Confused about "set_grad_enabled"

Carsten_Ditzel · February 27, 2019, 3:35pm

I am confused about the following snippet taken from the tutorials about transfer learning.

 for phase in ['train', 'val']:
            if phase == 'train':
                scheduler.step()
                model.train()  # Set model to training mode
            else:
                model.eval()   # Set model to evaluate mode

            running_loss = 0.0
            running_corrects = 0

            # Iterate over data.
            for inputs, labels in dataloaders[phase]:
                inputs = inputs.to(device)
                labels = labels.to(device)

                # zero the parameter gradients
                optimizer.zero_grad()

                # forward
                # track history if only in train
                with torch.set_grad_enabled(phase == 'train'):
                    outputs = model(inputs)
                    _, preds = torch.max(outputs, 1)
                    loss = criterion(outputs, labels)

                    # backward + optimize only if in training phase
                    if phase == 'train':
                        loss.backward()
                        optimizer.step()

                # statistics
                running_loss += loss.item() * inputs.size(0)
                running_corrects += torch.sum(preds == labels.data)

            epoch_loss = running_loss / dataset_sizes[phase]
            epoch_acc = running_corrects.double() / dataset_sizes[phase]

What does the part

  with torch.set_grad_enabled(phase == 'train'):

do? I thought that model.eval() and model.train() is enough to put the model into states in which to save and evaluate backprob information.

How does it compare to requires_grad() ? do the fulfill the same purpose?
Why is the epoch_loss divided by the size of the training set? According to the docs the loss is by default averaged over the batch size (reduction=‘mean’), so why would I divide by the entire data set size in the end?

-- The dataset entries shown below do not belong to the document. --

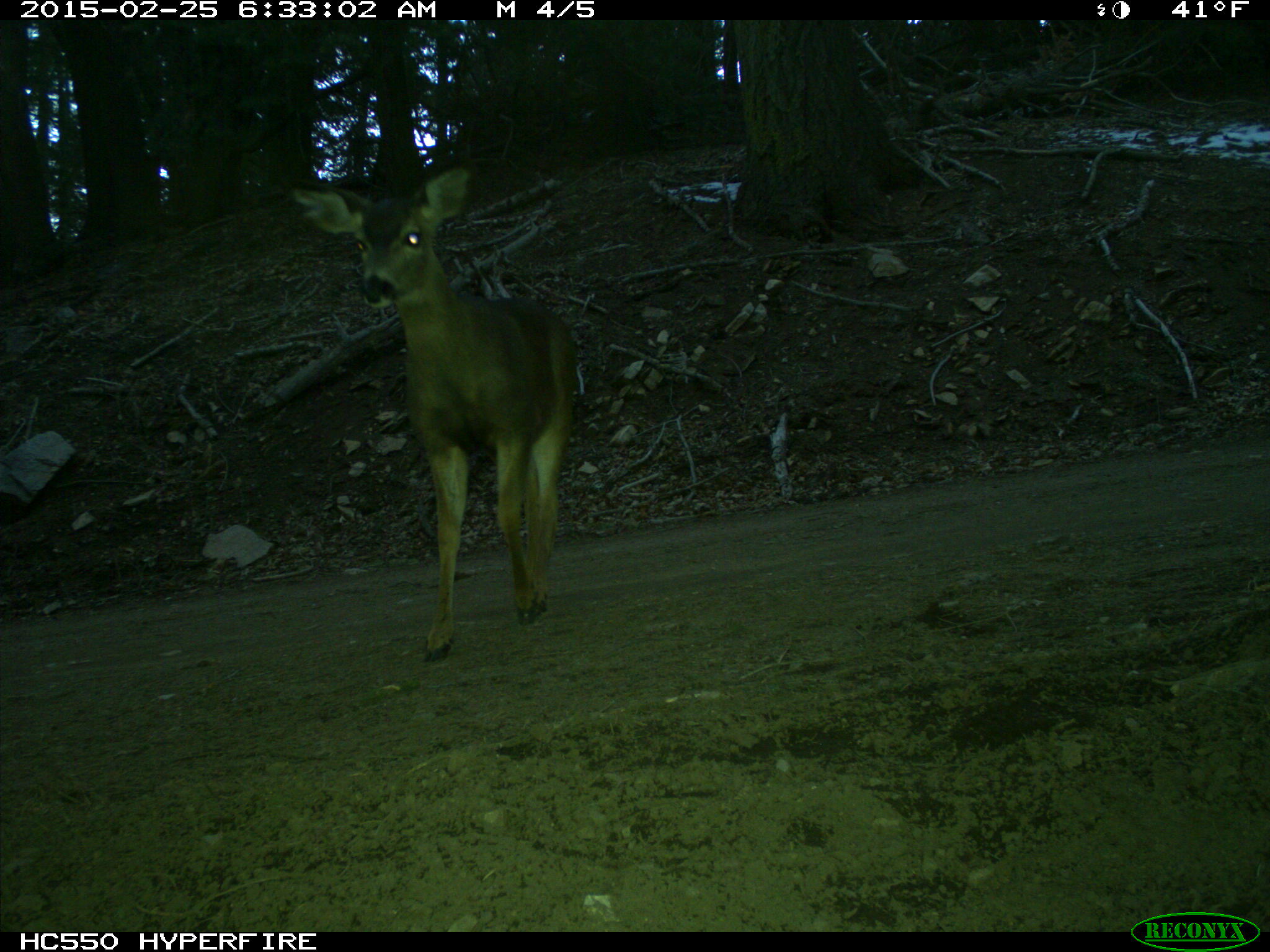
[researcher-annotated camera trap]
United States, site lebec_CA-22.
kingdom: Animalia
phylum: Chordata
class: Mammalia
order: Artiodactyla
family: Cervidae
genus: Odocoileus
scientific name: Odocoileus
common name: deer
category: unidentified deer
Unidentified deer (deer) (Odocoileus).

ptrblck · February 27, 2019, 3:43pm

model.train() and model.eval() change the behavior of some layers. E.g. nn.Dropout won’t drop anymore and nn.BatchNorm layers will use the running estimates instead of the batch statistics. The torch.set_grad_enabled line of code makes sure to clear the intermediate values for evaluation, which are needed to backpropagate during training, thus saving memory. It’s comparable to the with torch.no_grad() statement but takes a bool value.
All new operations in the torch.set_grad_enabled(False) block won’t require gradients. However, the model parameters will still require gradients.
The running_loss will be “de-averaged” by multiplying it with inputs.size(0). Therefore you should divide by the whole dataset length, not the number of batches.

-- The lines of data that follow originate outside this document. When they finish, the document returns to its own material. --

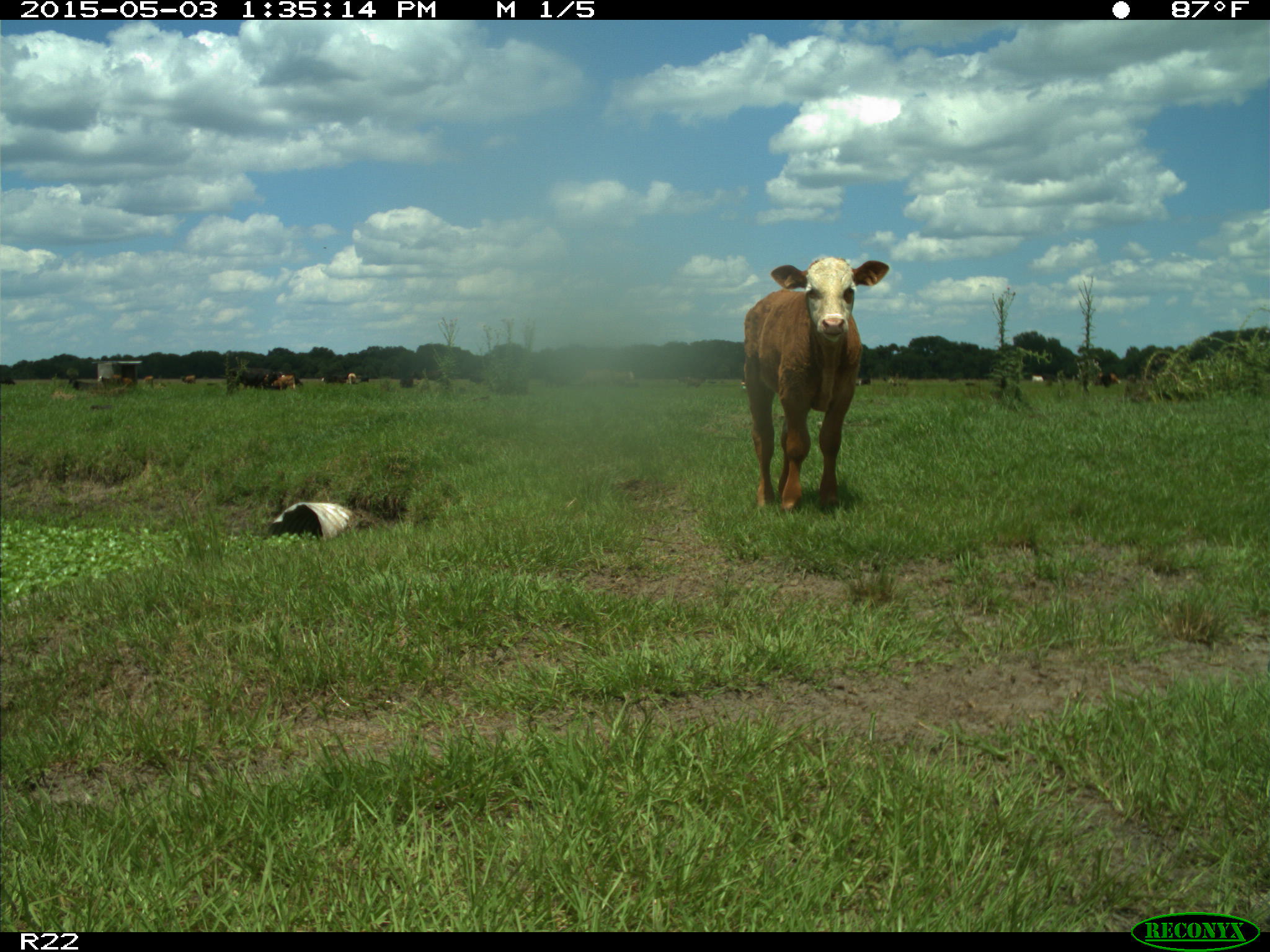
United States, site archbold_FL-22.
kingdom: Animalia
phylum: Chordata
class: Mammalia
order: Artiodactyla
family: Bovidae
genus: Bos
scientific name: Bos taurus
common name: domestic cow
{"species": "Bos taurus (domestic cow)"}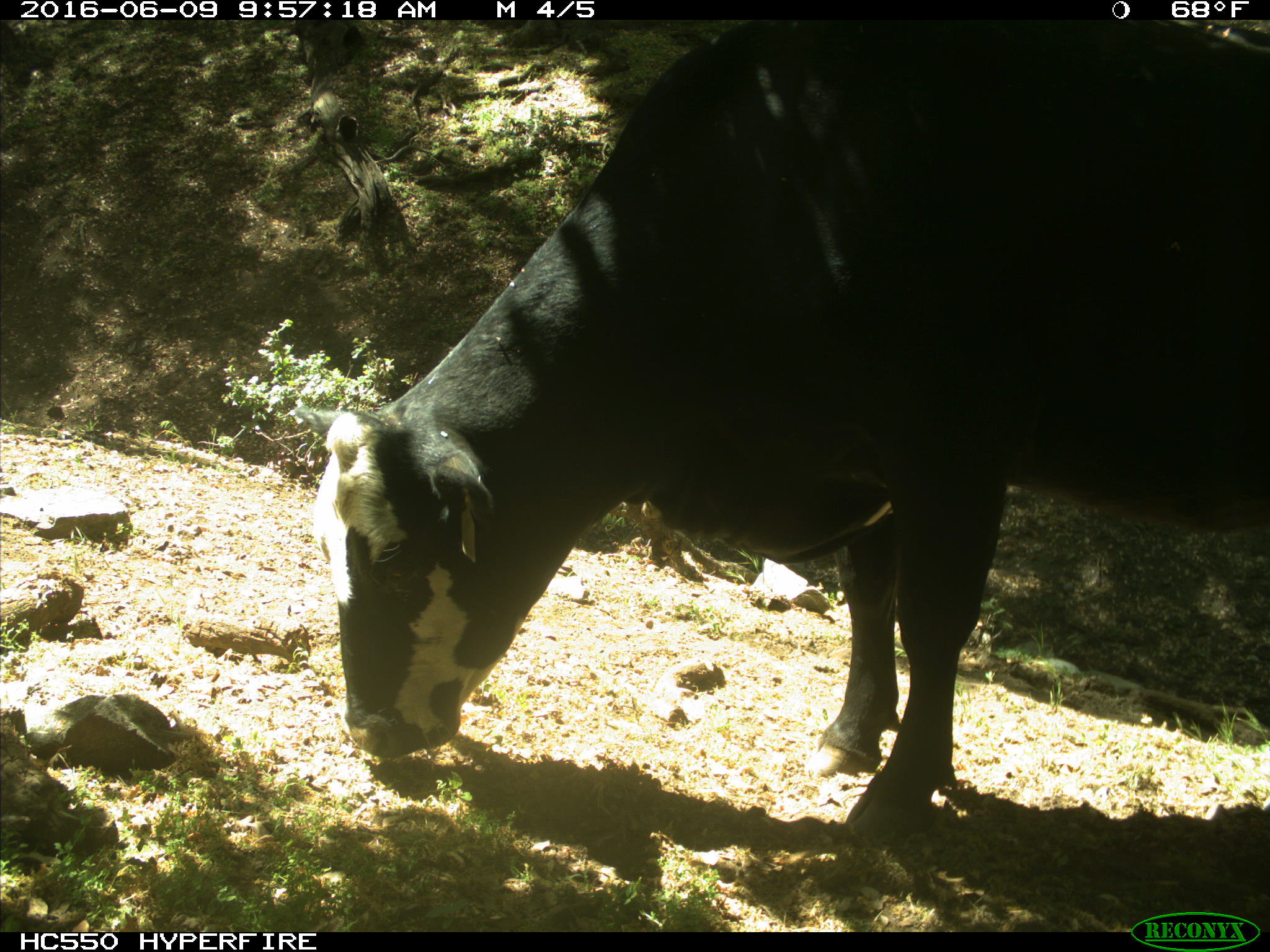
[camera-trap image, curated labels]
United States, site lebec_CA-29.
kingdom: Animalia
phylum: Chordata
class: Mammalia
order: Artiodactyla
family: Bovidae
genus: Bos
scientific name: Bos taurus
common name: domestic cow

Carsten_Ditzel · February 27, 2019, 3:52pm

thank you for your reply, I see clearer now.

Recarding question 3:

Why would one de-average the loss only to divide later by the entire data set size? for smoothing reasons of the results?
Can the de-averaging also be done by omitting the multiplication with

inputs.size(0)

and setting the reduction parameter to ‘none’ in the loss function initialization?

ptrblck · February 27, 2019, 3:56pm

If your dataset length is not divisible by the batch size, the last batch will contain less samples than all others. Thus taking the averaged loss and divide it by the number of batches will give a a slightly biased result.
You could use sum to get the accumulated loss for debugging purposes. However, I would still recommend to take the mean for the loss for backpropagation, since otherwise e.g. the learning rate will depend on the batch size.

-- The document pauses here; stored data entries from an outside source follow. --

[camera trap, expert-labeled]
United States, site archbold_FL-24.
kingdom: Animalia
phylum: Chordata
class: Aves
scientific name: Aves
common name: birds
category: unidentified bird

Carsten_Ditzel · February 27, 2019, 3:58pm

thank you very much!

Upgrade_Yourself · December 14, 2019, 2:31pm

Another thing, scheduler.step() must be called after optimizer.step() according to the docs:
https://pytorch.org/docs/stable/optim.html#how-to-adjust-learning-rate

hoangle_tttm · March 17, 2021, 3:31pm

In your second statement :" All new operations in the torch.set_grad_enabled(False) block won’t require gradients. However, the model parameters will still require gradients".
For example, my pretrained model is an “Encoder” and all parameters of it have been set to “False” in my init function of my “Feed Forward Classifier”. In my train loop, “with torch.set_grad_enabled(phase == ‘train’):…” is used and phase==“train” is True.
Will my classifier model update my freeze parameter of my Encoder?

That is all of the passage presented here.